▼
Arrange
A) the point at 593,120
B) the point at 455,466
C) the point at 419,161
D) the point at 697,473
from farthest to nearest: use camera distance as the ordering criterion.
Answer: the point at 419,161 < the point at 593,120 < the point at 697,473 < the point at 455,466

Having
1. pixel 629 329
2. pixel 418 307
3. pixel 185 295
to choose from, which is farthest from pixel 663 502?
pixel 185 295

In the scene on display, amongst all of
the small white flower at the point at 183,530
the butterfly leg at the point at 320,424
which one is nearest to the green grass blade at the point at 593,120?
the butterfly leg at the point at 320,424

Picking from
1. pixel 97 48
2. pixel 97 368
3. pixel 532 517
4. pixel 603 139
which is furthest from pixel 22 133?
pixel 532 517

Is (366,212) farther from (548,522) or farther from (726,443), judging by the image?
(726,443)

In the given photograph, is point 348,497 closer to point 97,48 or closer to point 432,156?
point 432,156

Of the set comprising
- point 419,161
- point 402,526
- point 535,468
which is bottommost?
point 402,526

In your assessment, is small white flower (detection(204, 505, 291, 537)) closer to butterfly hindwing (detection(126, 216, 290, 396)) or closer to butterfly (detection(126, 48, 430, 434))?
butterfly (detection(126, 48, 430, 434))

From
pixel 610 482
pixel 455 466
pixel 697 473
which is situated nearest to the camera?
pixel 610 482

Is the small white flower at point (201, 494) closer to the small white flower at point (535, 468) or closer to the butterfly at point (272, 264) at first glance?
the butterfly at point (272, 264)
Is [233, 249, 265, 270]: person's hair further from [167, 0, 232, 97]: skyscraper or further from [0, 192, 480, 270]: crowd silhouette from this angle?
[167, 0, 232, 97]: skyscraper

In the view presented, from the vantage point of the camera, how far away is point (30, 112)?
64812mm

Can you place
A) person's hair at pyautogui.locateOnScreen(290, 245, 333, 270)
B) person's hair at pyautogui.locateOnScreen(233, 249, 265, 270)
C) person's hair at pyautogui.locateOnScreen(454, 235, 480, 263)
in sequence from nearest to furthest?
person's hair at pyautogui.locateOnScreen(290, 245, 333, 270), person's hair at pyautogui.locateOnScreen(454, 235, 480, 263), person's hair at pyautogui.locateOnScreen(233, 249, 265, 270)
▲
_REQUIREMENT_:
Reproduce every one of the records above word for word, line by line.

_RESPONSE BELOW_:
Arrange
A) the point at 593,120
B) the point at 455,466
C) the point at 419,161
D) the point at 697,473
from farthest to nearest: use camera distance as the ordering criterion.
Answer: the point at 419,161 < the point at 593,120 < the point at 697,473 < the point at 455,466

Having
1. pixel 629 329
2. pixel 418 307
3. pixel 185 295
to choose from, which is farthest from pixel 663 502?
pixel 185 295

In the scene on display, amongst all of
the small white flower at the point at 183,530
the butterfly leg at the point at 320,424
which one is nearest to the green grass blade at the point at 593,120?
the butterfly leg at the point at 320,424

Picking from
1. pixel 97 48
2. pixel 97 368
3. pixel 532 517
4. pixel 603 139
which is furthest from pixel 22 133?
pixel 532 517

Is (366,212) farther from (548,522) or farther from (726,443), judging by the image?
(726,443)

In the given photograph, is point 348,497 closer to point 97,48 or closer to point 432,156?
point 432,156

Of the set comprising
- point 419,161
- point 402,526
- point 535,468
which is bottommost?
point 402,526

In your assessment, is small white flower (detection(204, 505, 291, 537)) closer to butterfly hindwing (detection(126, 216, 290, 396)) or closer to butterfly (detection(126, 48, 430, 434))?
butterfly (detection(126, 48, 430, 434))

From
pixel 610 482
pixel 455 466
pixel 697 473
which is situated nearest to the camera?
pixel 610 482

Is the small white flower at point (201, 494) closer to the small white flower at point (535, 468) or closer to the butterfly at point (272, 264) at first glance?
the butterfly at point (272, 264)
Is [233, 249, 265, 270]: person's hair further from [167, 0, 232, 97]: skyscraper or further from [0, 192, 480, 270]: crowd silhouette from this angle?
[167, 0, 232, 97]: skyscraper

In the view presented, from the vantage point of the camera, how far away is point (30, 112)?
64812mm

Can you place
A) person's hair at pyautogui.locateOnScreen(290, 245, 333, 270)
B) person's hair at pyautogui.locateOnScreen(233, 249, 265, 270)
C) person's hair at pyautogui.locateOnScreen(454, 235, 480, 263)
in sequence from nearest to furthest?
person's hair at pyautogui.locateOnScreen(290, 245, 333, 270), person's hair at pyautogui.locateOnScreen(454, 235, 480, 263), person's hair at pyautogui.locateOnScreen(233, 249, 265, 270)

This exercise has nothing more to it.